[Written problem] Copy out, word for word, the stretch of rows below from the line containing "In this photo, does" through the line containing "point 392,220 < point 316,250 < point 17,309", and nothing more.

[Data provided]
- - - -

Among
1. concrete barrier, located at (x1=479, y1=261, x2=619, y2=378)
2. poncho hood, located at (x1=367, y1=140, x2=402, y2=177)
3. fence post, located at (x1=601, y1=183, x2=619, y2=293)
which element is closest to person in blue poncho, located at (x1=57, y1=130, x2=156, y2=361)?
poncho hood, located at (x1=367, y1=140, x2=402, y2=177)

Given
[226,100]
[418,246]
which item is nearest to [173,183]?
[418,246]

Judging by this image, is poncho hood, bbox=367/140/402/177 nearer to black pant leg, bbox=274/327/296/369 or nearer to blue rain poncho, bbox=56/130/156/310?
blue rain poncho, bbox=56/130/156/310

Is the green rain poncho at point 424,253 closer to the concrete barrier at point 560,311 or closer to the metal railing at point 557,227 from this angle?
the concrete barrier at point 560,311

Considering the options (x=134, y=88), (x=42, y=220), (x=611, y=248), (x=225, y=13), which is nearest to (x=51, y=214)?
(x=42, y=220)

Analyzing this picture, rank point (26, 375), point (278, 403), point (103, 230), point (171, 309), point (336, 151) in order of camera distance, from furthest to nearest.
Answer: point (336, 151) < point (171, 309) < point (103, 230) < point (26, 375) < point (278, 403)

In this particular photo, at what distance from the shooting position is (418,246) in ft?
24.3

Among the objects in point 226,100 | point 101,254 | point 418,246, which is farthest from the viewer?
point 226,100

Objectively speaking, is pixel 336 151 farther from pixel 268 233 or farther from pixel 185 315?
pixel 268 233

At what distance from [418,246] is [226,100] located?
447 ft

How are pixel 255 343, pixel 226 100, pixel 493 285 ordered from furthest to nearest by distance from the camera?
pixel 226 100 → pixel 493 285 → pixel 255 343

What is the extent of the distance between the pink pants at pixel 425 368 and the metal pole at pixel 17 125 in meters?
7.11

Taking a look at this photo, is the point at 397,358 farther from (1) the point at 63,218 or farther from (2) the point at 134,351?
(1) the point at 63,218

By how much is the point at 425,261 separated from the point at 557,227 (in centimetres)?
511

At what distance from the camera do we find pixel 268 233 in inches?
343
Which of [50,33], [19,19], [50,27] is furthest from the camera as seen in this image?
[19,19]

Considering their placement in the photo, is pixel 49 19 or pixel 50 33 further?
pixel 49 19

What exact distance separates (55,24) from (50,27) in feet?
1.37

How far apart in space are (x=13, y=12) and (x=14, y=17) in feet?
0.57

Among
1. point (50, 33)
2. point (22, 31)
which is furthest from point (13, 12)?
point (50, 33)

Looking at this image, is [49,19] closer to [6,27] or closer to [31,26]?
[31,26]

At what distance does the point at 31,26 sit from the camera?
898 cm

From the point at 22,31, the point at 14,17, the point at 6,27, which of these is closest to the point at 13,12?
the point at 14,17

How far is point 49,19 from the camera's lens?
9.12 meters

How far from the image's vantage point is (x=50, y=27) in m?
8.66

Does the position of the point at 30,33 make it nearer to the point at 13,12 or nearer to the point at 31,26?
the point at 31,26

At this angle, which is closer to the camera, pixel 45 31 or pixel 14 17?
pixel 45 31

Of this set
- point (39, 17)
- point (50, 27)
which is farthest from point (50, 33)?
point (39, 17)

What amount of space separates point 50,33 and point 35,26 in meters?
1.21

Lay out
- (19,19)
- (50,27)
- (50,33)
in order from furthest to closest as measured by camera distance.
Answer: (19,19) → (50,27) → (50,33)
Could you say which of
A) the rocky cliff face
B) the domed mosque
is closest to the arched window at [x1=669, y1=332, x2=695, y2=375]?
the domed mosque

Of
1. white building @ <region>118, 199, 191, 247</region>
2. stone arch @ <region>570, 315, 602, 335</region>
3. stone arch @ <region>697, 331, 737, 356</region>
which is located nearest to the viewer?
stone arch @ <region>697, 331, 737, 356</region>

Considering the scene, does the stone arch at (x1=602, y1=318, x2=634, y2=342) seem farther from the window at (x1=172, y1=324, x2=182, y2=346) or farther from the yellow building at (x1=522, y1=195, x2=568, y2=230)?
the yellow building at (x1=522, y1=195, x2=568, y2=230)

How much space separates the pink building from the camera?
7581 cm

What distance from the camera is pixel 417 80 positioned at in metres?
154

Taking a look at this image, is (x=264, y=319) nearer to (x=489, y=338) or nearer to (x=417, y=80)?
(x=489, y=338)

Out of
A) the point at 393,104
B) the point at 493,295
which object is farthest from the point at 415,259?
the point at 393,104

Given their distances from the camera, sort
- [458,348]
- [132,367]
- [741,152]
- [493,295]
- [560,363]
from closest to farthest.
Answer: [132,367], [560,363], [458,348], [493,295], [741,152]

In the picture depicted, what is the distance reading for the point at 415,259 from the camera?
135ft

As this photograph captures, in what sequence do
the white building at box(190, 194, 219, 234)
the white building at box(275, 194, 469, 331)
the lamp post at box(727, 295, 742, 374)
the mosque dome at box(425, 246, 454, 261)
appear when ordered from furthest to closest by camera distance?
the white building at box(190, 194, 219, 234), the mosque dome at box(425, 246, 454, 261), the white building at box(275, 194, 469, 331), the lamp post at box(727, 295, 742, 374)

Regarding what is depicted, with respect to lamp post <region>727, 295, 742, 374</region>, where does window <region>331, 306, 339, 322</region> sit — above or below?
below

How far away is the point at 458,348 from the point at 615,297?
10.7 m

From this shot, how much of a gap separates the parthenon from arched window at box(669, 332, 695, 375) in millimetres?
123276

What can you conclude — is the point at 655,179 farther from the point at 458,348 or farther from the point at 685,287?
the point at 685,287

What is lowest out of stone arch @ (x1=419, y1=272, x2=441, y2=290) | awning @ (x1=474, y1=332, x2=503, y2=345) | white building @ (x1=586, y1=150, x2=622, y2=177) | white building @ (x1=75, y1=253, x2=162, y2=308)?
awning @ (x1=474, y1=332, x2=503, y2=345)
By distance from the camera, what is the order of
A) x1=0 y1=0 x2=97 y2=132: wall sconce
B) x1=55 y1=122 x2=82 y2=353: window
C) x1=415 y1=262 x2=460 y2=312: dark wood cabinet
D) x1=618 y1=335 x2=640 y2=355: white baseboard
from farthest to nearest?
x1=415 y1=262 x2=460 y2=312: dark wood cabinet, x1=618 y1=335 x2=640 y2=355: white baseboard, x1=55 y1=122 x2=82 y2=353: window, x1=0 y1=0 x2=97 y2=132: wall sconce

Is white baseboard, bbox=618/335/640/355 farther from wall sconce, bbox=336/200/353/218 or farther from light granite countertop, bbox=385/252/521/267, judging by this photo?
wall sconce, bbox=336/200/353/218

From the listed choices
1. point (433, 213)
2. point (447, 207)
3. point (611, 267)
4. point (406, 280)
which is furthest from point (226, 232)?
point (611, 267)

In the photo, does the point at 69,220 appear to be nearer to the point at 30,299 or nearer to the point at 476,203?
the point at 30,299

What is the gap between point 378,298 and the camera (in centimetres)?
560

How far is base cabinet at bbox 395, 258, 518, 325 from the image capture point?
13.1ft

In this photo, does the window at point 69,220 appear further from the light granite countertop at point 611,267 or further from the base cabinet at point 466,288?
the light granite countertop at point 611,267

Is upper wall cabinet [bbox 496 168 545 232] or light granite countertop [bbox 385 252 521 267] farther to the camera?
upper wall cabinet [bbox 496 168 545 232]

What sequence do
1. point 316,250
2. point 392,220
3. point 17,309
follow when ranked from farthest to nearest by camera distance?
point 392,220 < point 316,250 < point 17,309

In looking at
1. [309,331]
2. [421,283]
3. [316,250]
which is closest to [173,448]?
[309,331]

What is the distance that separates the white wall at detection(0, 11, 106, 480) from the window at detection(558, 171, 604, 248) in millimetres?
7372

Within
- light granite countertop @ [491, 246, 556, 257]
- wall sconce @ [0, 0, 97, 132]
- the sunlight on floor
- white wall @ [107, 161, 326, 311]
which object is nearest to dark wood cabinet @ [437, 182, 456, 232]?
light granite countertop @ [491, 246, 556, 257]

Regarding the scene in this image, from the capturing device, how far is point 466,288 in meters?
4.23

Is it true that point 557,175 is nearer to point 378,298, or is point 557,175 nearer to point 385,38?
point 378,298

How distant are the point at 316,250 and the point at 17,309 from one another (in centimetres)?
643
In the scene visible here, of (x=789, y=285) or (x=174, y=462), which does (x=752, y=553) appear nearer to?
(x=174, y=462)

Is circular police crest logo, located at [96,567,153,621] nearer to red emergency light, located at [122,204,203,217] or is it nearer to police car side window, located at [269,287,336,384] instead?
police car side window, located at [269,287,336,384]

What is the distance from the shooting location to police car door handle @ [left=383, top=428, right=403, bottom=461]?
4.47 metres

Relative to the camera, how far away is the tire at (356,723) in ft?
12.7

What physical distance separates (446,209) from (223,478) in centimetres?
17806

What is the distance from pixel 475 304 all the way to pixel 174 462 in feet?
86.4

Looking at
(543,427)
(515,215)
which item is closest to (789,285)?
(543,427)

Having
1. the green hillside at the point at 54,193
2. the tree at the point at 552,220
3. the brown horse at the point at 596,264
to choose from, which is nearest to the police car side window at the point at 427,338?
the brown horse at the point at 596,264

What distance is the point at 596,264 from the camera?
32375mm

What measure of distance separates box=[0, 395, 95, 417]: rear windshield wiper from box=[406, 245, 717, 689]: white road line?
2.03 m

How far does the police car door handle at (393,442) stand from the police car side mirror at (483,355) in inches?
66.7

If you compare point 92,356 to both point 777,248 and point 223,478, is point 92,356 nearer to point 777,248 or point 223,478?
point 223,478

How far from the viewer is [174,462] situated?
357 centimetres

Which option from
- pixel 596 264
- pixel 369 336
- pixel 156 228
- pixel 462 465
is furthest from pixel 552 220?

- - - -

[Full response]
In this photo, does the window at point 69,220 appear further from the light granite countertop at point 611,267 or further from the base cabinet at point 466,288?
the light granite countertop at point 611,267

Is upper wall cabinet [bbox 496 168 545 232] or light granite countertop [bbox 385 252 521 267] farther to the camera?
upper wall cabinet [bbox 496 168 545 232]

What sequence do
1. point 316,250
2. point 392,220
3. point 17,309
follow when ranked from farthest to nearest by camera distance?
point 392,220 < point 316,250 < point 17,309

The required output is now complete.